If you don't already know, I have been working on a little software project, that lets you publish images to Flickr and Picasa. What is different about it is, it works as a plugin in image editing software like Gimp and Inkscape; and now it also works on Nokia's internet tablets. Yesterday I released v0.5 of it.

But this post is not about my project, it's about its hosting site. I have done open source projects before on other hosting sites - xenen on Sourceforge, faint on Maemo garage - but I found their web interfaces very ... awkward. They look pre-historic compared to today's web 2.0 interfaces (Note: this is just about UI, SourceForge deserves lot more credit for what it has achieved beyond UI). So when I came to know about Google code I was extremely happy. When I came to know about it (that was already after 1 year it had lanched), the UI was still very simple. It didn't have all the features SourceForge had. But I had a gut feeling that it will have the finest features in the future to come, only because it is Google.

And I was right. One of the very useful they have recently added is source code browsing. Their previous code browsing was as plain as firefox's file:// browser. But I had a feeling that Google will be putting an extremely well SVN browsing interface that matches their style. And they did. Browse my project's source code here and see it for yourself. The browsing of entire source files, their older revisions and the diffs - everything is just how it should be. It just makes open source project development lot of fun. Thanks to Google code team for this new feature.

I have some good things to say about Google codesearch as well, but I will save it for next post.

Thursday, February 14, 2008

Gr8 commercial

I always enjoy watching commercials that are genuinely thoughtful. I saw this one today on TV and just loved it.

The prime goal of a commercial is to capture the viewer's attention. These days ad-campaigns achieve this by showing something bizzare at the beginning of the commercial, however irrelevant that is with respect to the actual product. Then they do some lame spins on words (Comcast commercials) or some equally stupid things to justify themselves. Rarely seen are the commercials that show some innovation. Generally a good ad should start with a surprising, interesting scene and all the way should keep the viewer wondering about its subject. It is at the end where it differs from other mediocre commercials. It has to reveal the actual product in such a manner that it just fits the concept. It only helps to have a subtle climax.

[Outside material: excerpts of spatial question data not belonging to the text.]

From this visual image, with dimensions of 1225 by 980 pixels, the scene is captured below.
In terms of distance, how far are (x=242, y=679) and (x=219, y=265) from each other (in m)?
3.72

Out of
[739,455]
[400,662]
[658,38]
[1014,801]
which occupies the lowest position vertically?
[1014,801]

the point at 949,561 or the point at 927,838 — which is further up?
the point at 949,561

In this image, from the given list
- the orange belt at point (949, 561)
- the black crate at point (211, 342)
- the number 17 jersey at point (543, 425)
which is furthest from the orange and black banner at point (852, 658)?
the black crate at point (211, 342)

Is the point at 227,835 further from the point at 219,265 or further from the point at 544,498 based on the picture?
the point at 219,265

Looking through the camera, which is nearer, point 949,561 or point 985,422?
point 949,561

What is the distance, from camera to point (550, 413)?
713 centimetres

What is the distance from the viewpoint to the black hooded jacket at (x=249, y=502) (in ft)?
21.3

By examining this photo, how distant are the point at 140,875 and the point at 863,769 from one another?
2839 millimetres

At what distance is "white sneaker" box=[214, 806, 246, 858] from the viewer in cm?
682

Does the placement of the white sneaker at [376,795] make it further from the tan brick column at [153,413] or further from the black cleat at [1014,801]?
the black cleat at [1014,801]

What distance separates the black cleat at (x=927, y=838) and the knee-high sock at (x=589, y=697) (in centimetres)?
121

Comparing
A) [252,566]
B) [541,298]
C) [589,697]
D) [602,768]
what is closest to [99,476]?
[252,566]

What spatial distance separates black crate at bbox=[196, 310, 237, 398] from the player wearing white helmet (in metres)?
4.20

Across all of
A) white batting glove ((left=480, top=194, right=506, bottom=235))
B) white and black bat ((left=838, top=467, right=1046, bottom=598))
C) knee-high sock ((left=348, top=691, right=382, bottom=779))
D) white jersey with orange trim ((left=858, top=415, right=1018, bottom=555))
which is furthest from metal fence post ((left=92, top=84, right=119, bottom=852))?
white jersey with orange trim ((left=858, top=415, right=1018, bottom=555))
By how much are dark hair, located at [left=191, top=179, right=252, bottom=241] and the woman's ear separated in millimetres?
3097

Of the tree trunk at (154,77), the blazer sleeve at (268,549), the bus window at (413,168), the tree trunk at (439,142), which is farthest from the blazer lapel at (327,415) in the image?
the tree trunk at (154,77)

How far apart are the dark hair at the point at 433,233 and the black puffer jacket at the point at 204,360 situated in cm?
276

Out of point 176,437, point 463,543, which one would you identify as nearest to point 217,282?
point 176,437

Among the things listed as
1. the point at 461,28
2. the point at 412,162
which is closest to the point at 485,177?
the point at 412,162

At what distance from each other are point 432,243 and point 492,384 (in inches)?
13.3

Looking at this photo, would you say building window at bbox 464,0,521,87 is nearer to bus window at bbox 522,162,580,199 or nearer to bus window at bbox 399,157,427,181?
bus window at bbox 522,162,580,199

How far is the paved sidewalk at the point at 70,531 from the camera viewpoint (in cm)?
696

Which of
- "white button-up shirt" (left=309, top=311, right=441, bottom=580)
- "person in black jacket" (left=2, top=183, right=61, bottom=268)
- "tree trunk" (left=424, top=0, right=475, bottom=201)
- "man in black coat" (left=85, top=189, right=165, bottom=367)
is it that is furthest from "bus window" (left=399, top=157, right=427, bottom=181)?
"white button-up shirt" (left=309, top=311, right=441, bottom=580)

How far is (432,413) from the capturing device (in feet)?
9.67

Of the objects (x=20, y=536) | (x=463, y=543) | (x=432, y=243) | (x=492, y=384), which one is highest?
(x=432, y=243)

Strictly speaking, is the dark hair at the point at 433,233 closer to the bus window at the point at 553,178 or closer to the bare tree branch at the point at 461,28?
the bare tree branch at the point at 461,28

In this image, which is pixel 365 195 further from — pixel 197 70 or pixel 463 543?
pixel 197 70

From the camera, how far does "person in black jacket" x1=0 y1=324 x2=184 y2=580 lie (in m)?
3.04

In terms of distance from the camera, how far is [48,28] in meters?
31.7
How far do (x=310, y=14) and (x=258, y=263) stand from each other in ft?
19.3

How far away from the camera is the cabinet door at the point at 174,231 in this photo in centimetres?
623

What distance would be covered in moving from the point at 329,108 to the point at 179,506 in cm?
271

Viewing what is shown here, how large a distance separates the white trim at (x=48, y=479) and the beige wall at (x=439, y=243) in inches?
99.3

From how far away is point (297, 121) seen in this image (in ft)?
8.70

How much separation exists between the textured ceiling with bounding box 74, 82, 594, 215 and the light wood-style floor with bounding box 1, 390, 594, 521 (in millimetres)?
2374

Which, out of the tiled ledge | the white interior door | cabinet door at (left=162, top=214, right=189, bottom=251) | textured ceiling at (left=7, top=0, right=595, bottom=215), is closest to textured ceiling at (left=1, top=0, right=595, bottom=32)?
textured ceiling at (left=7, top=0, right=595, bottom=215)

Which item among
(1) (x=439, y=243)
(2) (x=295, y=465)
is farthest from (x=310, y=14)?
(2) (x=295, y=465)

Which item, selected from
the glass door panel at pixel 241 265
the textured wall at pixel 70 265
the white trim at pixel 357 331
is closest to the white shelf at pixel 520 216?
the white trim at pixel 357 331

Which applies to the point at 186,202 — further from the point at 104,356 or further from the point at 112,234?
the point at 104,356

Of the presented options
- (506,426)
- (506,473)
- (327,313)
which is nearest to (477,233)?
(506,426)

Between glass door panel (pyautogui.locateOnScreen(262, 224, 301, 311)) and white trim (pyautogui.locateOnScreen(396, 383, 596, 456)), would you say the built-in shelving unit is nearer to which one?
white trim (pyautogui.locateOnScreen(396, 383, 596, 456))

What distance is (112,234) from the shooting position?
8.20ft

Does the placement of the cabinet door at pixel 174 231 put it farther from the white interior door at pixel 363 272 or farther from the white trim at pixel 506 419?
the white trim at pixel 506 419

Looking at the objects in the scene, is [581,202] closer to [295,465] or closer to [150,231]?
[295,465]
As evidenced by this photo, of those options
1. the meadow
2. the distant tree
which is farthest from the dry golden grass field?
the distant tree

This ad is an excellent example.


Friday, February 08, 2008

OSiM USA 2008, see you there

I just registered for OSiM USA 2008 for 11-12 March in San Francisco.

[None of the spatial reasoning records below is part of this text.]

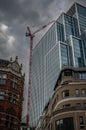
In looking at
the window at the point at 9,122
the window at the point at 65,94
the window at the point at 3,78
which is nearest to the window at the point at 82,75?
the window at the point at 65,94

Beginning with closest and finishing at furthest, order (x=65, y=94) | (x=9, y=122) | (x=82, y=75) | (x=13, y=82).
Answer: (x=9, y=122) → (x=13, y=82) → (x=65, y=94) → (x=82, y=75)

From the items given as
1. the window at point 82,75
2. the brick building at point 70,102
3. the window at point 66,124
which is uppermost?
the window at point 82,75

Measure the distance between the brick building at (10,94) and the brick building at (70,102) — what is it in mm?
9782

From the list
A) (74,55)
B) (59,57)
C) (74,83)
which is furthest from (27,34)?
(74,83)


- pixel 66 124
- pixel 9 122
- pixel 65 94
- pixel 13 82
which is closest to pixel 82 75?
pixel 65 94

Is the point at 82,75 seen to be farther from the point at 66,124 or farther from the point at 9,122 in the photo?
the point at 9,122

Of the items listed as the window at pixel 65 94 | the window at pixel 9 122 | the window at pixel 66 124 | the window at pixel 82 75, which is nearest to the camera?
the window at pixel 9 122

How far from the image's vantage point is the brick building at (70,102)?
56.8 meters

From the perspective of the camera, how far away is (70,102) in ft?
202

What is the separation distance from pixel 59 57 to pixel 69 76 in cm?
11831

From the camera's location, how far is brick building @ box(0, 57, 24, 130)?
53.6m

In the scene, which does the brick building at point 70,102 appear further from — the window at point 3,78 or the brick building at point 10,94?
the window at point 3,78

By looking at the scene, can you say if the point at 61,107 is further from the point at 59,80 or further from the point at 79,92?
the point at 59,80

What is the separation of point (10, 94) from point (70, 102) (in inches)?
599
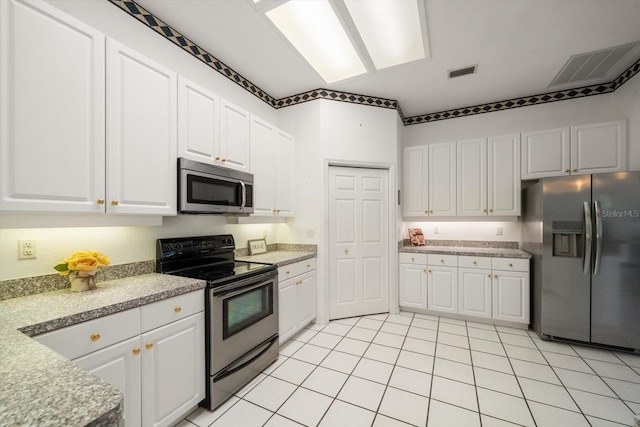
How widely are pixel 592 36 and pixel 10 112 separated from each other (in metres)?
4.16

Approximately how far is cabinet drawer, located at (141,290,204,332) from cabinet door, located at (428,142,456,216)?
125 inches

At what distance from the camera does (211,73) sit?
2.61m

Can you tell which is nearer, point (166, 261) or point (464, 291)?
point (166, 261)

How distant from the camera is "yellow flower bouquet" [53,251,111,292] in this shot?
148 centimetres

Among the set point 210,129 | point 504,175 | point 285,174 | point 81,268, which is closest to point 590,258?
point 504,175

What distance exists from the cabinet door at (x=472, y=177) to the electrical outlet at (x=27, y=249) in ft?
13.5

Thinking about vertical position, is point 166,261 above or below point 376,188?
below

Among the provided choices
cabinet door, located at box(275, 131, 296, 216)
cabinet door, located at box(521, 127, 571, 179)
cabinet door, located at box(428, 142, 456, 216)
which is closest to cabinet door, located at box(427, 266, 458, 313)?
cabinet door, located at box(428, 142, 456, 216)

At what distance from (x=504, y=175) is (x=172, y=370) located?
3986 mm

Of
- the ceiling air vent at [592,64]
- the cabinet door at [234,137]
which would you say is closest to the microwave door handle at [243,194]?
the cabinet door at [234,137]

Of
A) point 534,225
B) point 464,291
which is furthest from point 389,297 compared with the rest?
point 534,225

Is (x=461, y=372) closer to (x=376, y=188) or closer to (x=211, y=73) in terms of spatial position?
(x=376, y=188)

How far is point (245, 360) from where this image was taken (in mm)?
2043

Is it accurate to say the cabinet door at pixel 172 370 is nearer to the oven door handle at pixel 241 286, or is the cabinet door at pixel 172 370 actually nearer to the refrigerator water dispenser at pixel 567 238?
the oven door handle at pixel 241 286
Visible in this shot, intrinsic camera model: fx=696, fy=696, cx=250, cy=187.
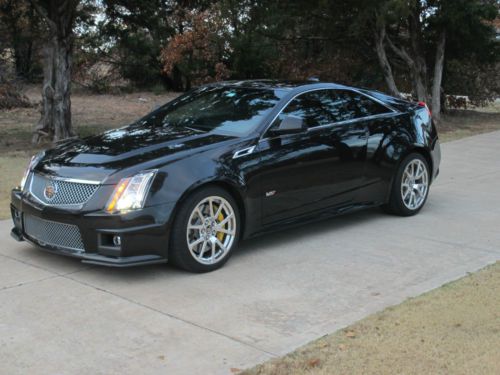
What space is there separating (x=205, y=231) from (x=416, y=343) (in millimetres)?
2069

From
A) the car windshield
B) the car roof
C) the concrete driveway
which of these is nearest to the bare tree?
the car windshield

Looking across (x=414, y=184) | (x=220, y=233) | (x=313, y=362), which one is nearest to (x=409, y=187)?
(x=414, y=184)

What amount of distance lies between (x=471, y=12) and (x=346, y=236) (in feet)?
35.8

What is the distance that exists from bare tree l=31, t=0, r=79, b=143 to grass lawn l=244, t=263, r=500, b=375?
10127mm

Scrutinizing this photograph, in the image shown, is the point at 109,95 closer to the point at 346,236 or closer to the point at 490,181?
the point at 490,181

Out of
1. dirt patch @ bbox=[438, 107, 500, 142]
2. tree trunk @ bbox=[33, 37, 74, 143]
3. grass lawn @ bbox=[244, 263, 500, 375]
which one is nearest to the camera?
grass lawn @ bbox=[244, 263, 500, 375]

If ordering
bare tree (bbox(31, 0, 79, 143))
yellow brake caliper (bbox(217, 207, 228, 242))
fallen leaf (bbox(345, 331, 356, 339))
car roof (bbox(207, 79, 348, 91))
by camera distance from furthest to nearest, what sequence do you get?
bare tree (bbox(31, 0, 79, 143)) → car roof (bbox(207, 79, 348, 91)) → yellow brake caliper (bbox(217, 207, 228, 242)) → fallen leaf (bbox(345, 331, 356, 339))

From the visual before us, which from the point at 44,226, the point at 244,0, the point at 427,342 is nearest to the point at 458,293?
the point at 427,342

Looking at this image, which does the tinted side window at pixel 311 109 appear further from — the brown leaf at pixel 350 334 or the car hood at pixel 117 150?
the brown leaf at pixel 350 334

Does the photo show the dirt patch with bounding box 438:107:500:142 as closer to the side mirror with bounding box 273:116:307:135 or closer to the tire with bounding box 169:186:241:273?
the side mirror with bounding box 273:116:307:135

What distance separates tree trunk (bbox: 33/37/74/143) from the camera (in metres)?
13.5

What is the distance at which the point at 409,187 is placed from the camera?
25.3ft

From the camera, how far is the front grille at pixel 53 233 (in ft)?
17.9

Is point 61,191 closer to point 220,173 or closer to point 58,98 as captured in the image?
point 220,173
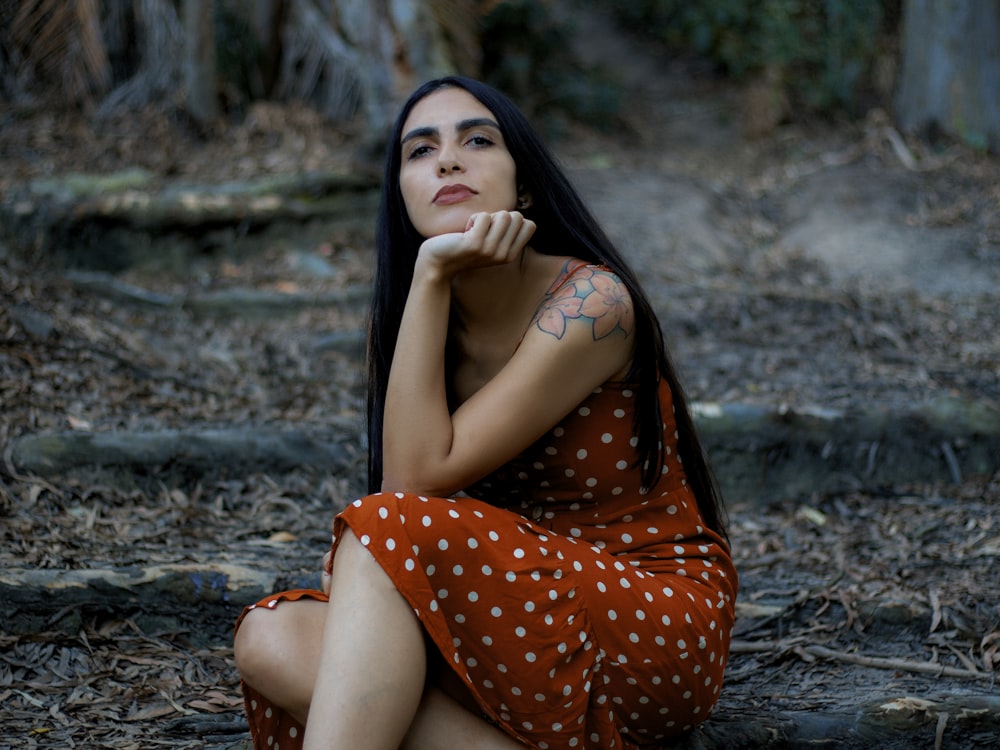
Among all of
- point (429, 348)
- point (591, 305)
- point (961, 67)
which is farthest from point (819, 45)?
point (429, 348)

It looks very promising conference for whoever interested in Open Source in Mobile technologies. Here is the agenda for the 2-day conference.

Among the speakers there are some big names in Mobile world - Ari Jaaksi, Director of Open Source Operations, Nokia; Sean Moss-Pultz, Founder, OpenMoko; among others. Also there will be talks on many interesting topics including,
  • Android (by Dan Morill Google Developer Programs),
  • WiMAX and Open Source (by Brian Coughlin, Manager, 4G Product Development, Sprint Nextel),
  • Panel discussion on "Raising Venture Funding for Open Source: The Investor Perspective" (Ira Kalina, Partner, Drinker Biddle & Reath; Patrick Walsh, Manager, Open Source Incubator Program, Intel Capital; Jai Das, Partner, SAP Ventures
  • Panels discussion on "Taking Web 2.0 Technology to the Mobile Device" (speakers from ARM, Openwave, Sun)
  • And many other talks on legal, technical, enterprise aspects of Mobile and Open source
Besides all these I am excited to meet the crowd that is interested in Open Source projects for the evolving mobile platform.

If you are attending, drop me a line, we should meet up.